REQUIRED ACTIONS:
a. Change "wrapper" to "container" and give the thread about JPEG-compressed TIFF files again from "How can i extract" up to and including "write the files.".
b. In the thread about JPEG-compressed TIFF files, which tag can hold the JPEG table data under compression type 7?

SUPPLIED TEXT:
How can i extract image from JPEG-compressed TIFF file ?
I've read bytes according to StripOffests and StripBytesCount fields, but i couldn't load an image from them.
Old style TIFF-JPEG (compression type 6) basically stuffed a normal JFIF file inside of a TIFF wrapper. The newer style TIFF-JPEG (compression type 7) allows the JPEG table data (Huffman, quantization), to be stored in a separate tag (0x015B JPEGTables). This allows you to put strips of JPEG data with SOI/EOI markers in the file without having to repeat the Huffman and Quantization tables. This is probably what you're seeing with your file. The individual strips begin with the sequence FFD8, but are missing the Huffman and quantization tables. This is the way that Photoshop products usually write the files.

PROVIDED MATERIAL:
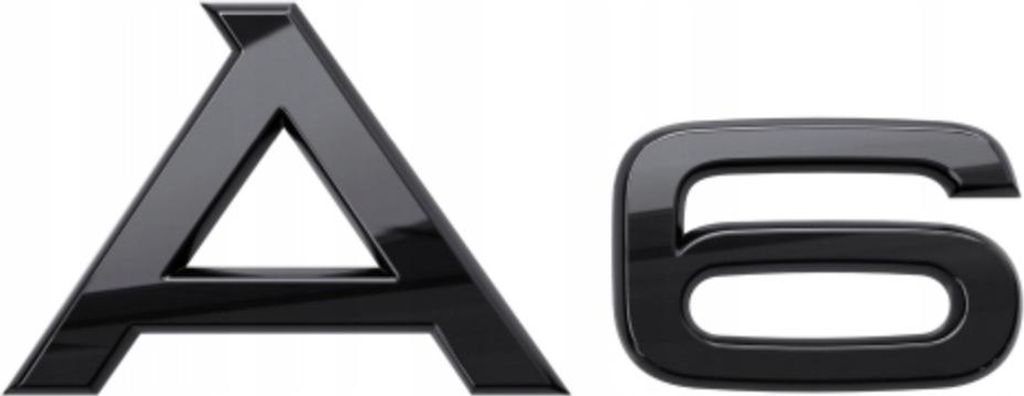 A6 Emblem Logo odznak Audi A6 Black REAR SPORT Obrázok produktu 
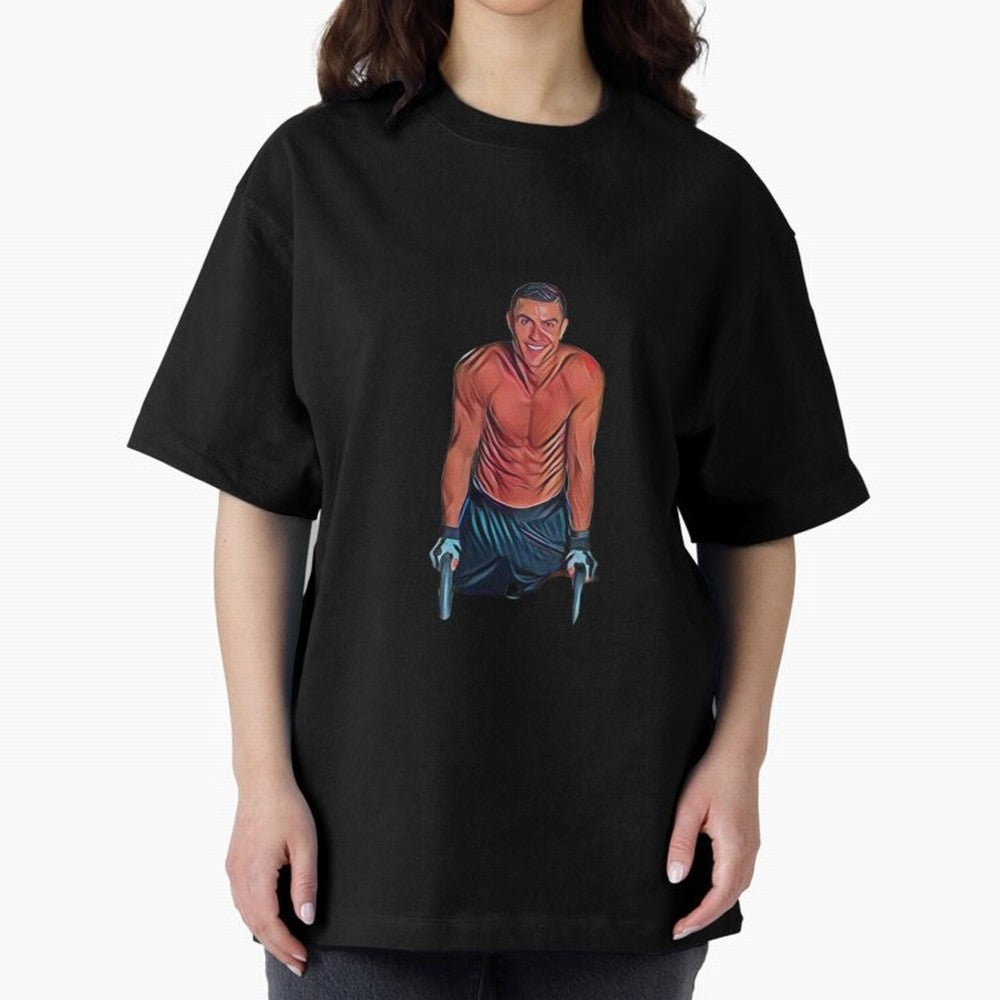 nice smile from cris Oversized T-Shirt Bring a Vintage Feel to Global Football Passion for FIFA World Cup 2026 USA Canada Mexico, Connected to Cristiano Ronaldo, Germany, Tournament Hype, Historic Matchups, Family Viewing Parties and Global Sports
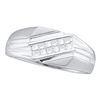 Image 1 : 1/3 CTW Mens Princess Diamond Diagonal Band Ring 14kt White Gold - REF-61M4F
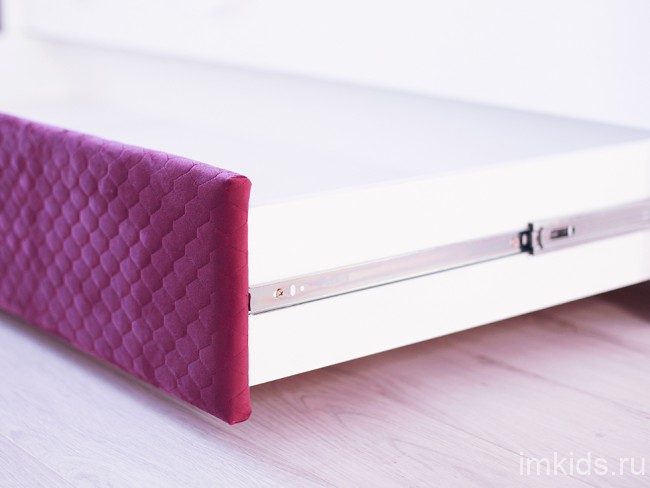 Детская кровать тахта "Медальон" Спелая слива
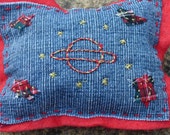 Handgemachte Nadelkissen, Nadelkissen, Nadel-Kissen, Handstitched Kissen, kleine Kissen, Geschenke für Frauen, Nadel-Saver, handgefertigte Geschenke,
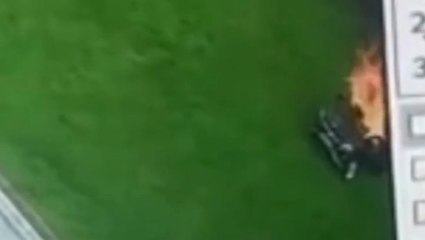 Toy car bursts into fireball in family’s back garden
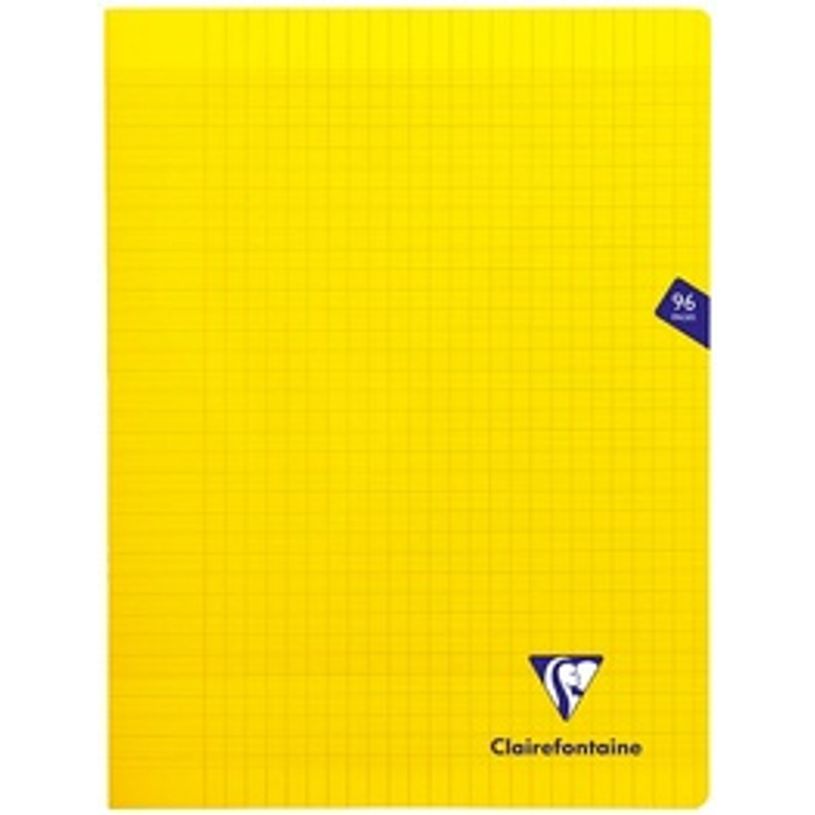 3329683433613-Clairefontaine Mimesys - Cahier polypro 24 x 32 cm - 96 pages - grands carreaux (Seyes) - j-P_79409500_1-0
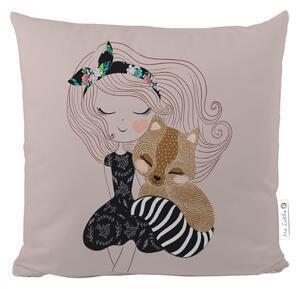 Favi Față de pernă din bumbac satinat butter kings two princesses, 50 x 50 cm Ofertă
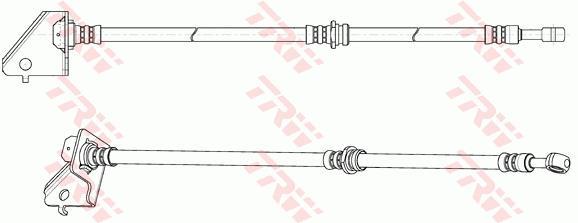 Flexible de frein (Durite de frein) TRW ref. PHD1121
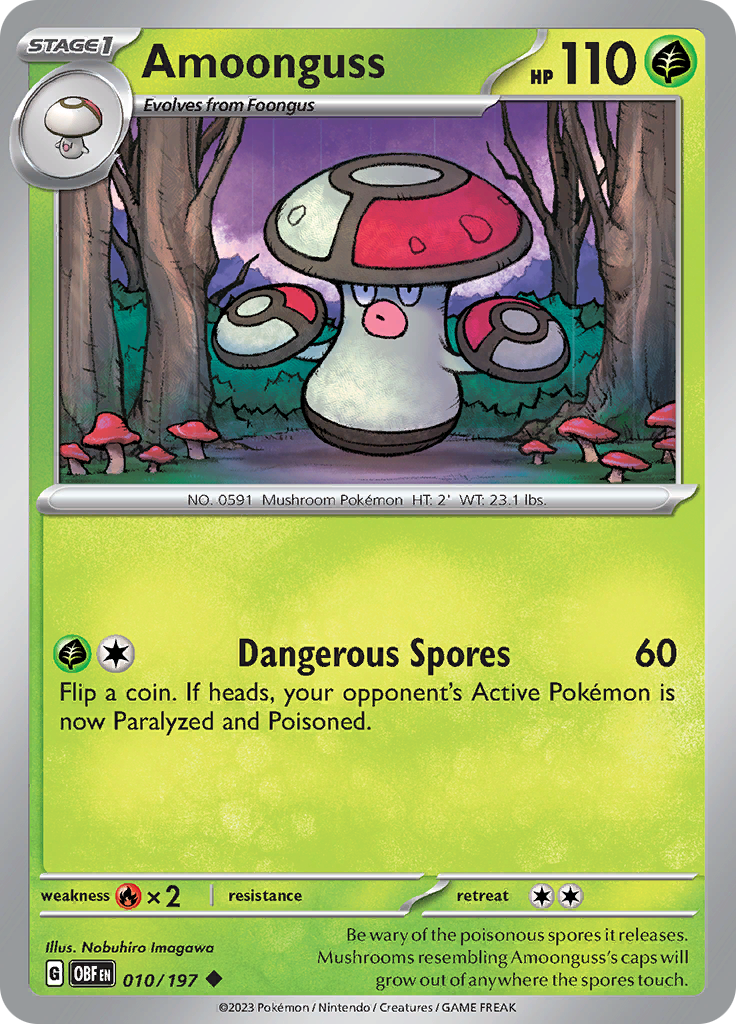 Amoonguss (010/197) [Scarlet & Violet: Obsidian Flames] | Cracking-Singles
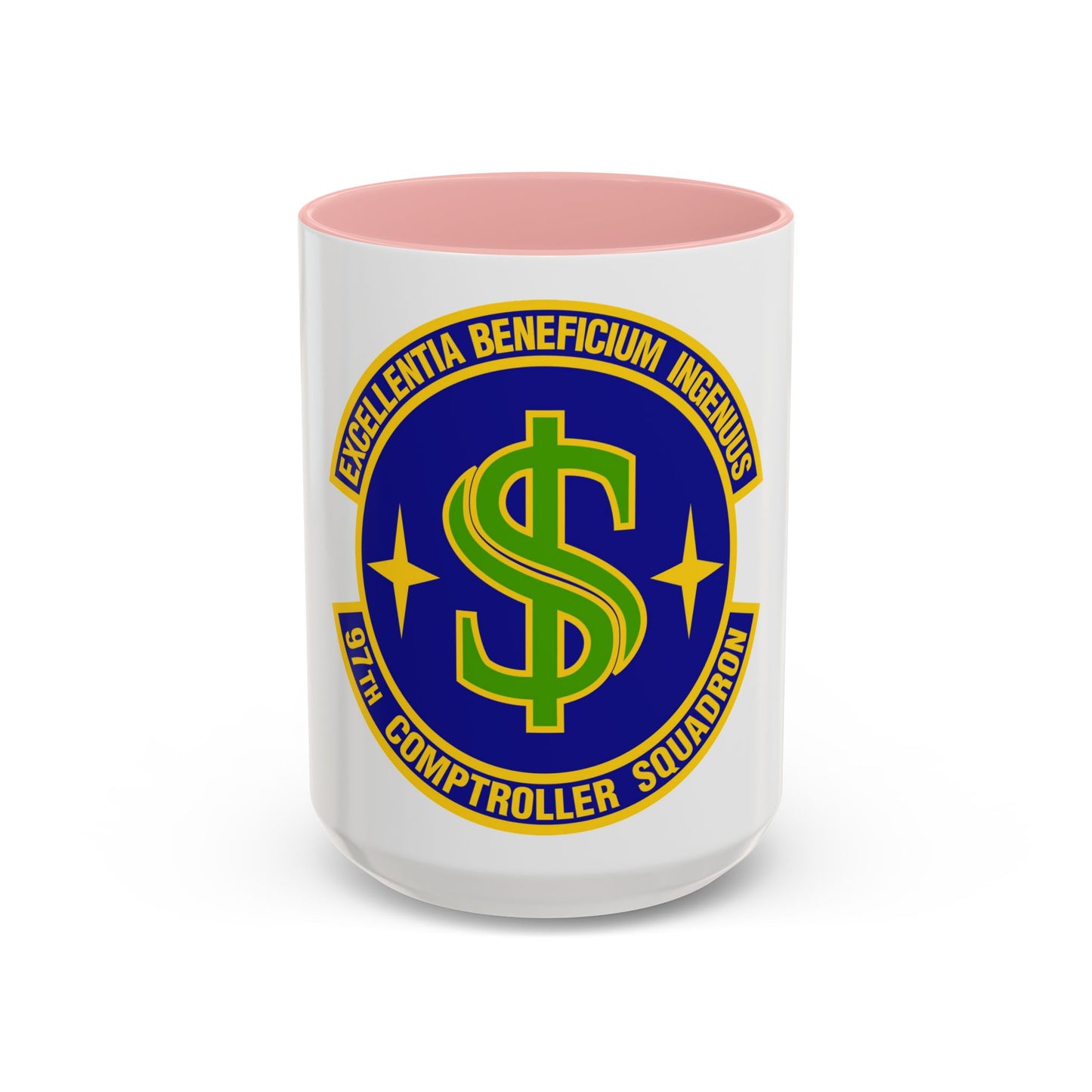 97th Comptroller Squadron (U.S. Air Force) Accent Coffee Mug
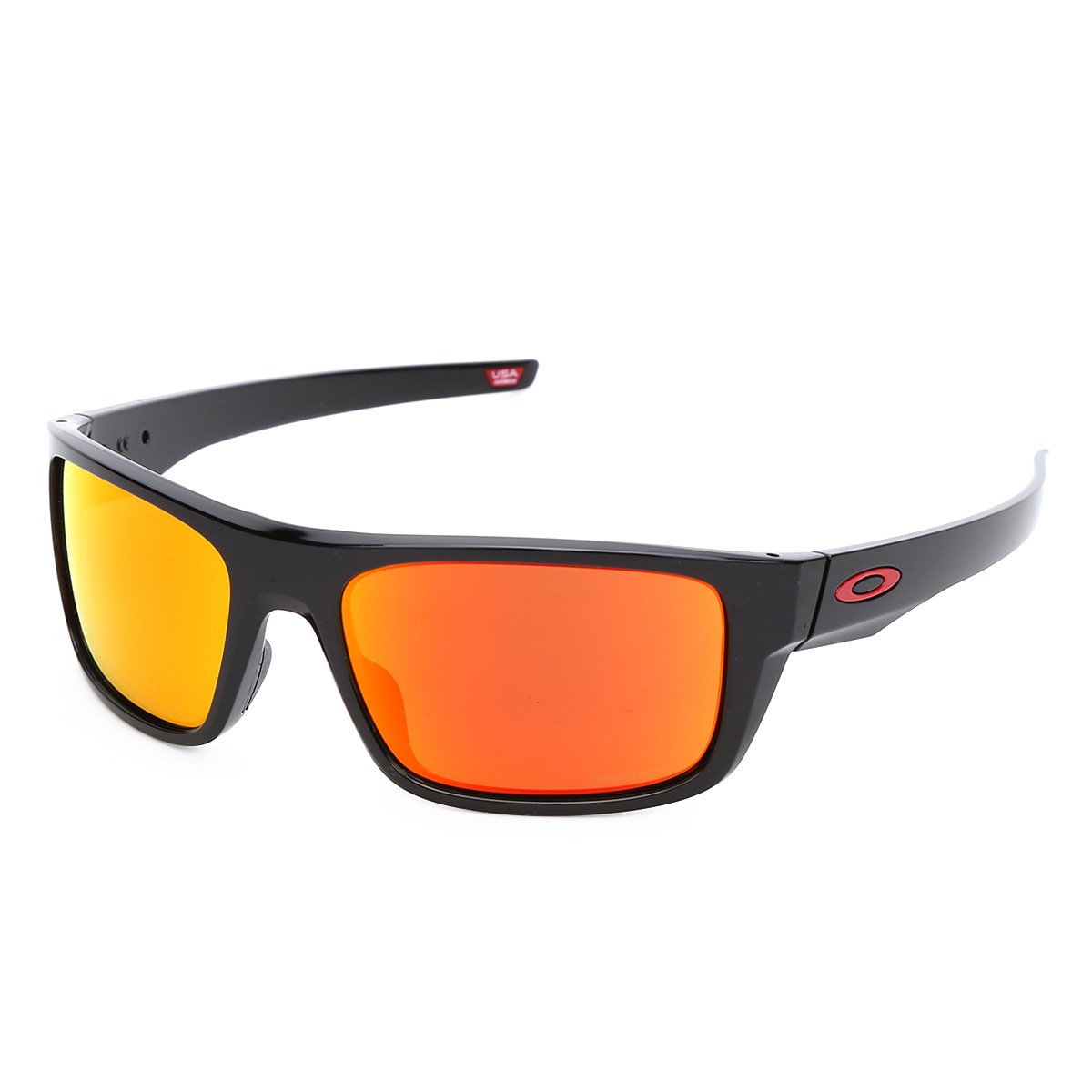 Óculos Oakley Drop Point Prizm Polished - Preto+Laranja | Netshoes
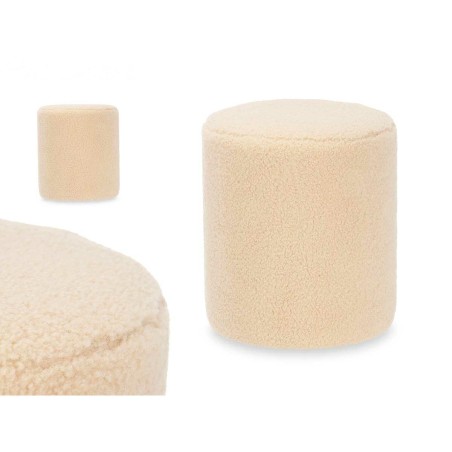 Pouffe Gift Decor TR23020-2 TR23020-2 Beige Cloth MDF Wood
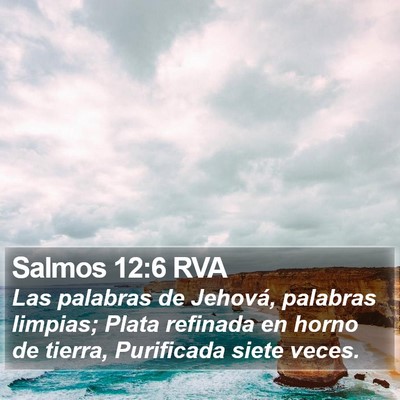 Salmos 12:6 RVA Bible Verse Image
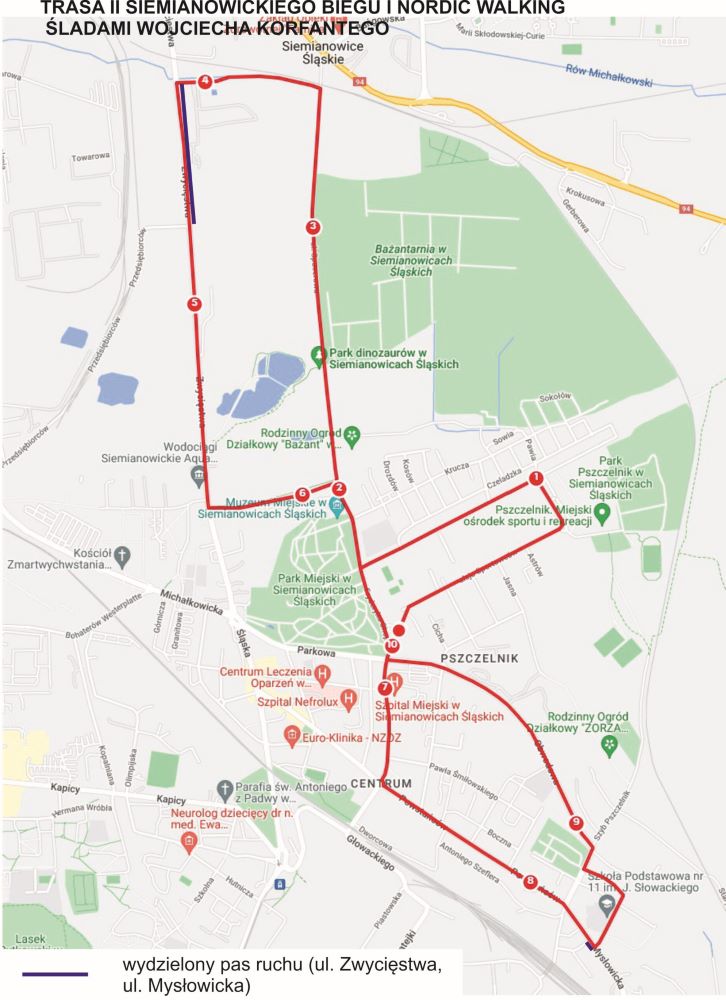 20 kwietnia utrudnienia w ruchu w związku z biegiem Śladami Wojciecha Korfantego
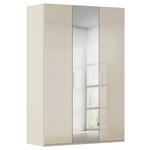 DREHTÜRENSCHRANK 151/223/61 cm,  in Champagner, 3-türig  - Champagner, Basics, Glas/Holzwerkstoff (151/223/61cm) - Novel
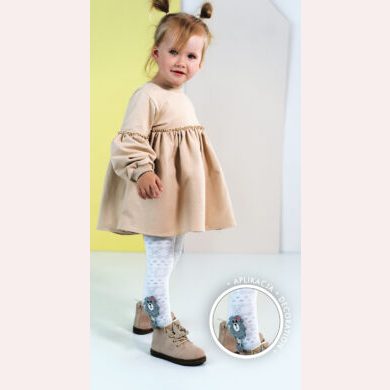 Rajstopy dziewczęce wiskozowe z aplikacją Kira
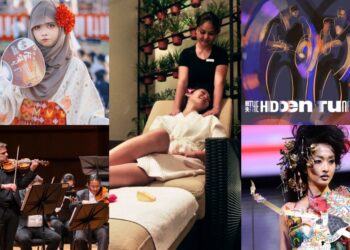 SOURCE: INSTAGRAM/@AI_NURUL_, FACEBOOK/@URBANRETREATSPA/@MALAYSIANPHILHARMONIC/@INTERNATIONALBEAUTYEXPO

TASK ANSWERS:
a.
How can i extract image from JPEG-compressed TIFF file ?
I've read bytes according to StripOffests and StripBytesCount fields, but i couldn't load an image from them.
Old style TIFF-JPEG (compression type 6) basically stuffed a normal JFIF file inside of a TIFF container. The newer style TIFF-JPEG (compression type 7) allows the JPEG table data (Huffman, quantization), to be stored in a separate tag (0x015B JPEGTables). This allows you to put strips of JPEG data with SOI/EOI markers in the file without having to repeat the Huffman and Quantization tables. This is probably what you're seeing with your file. The individual strips begin with the sequence FFD8, but are missing the Huffman and quantization tables. This is the way that Photoshop products usually write the files.

b. Tag 0x015B, JPEGTables.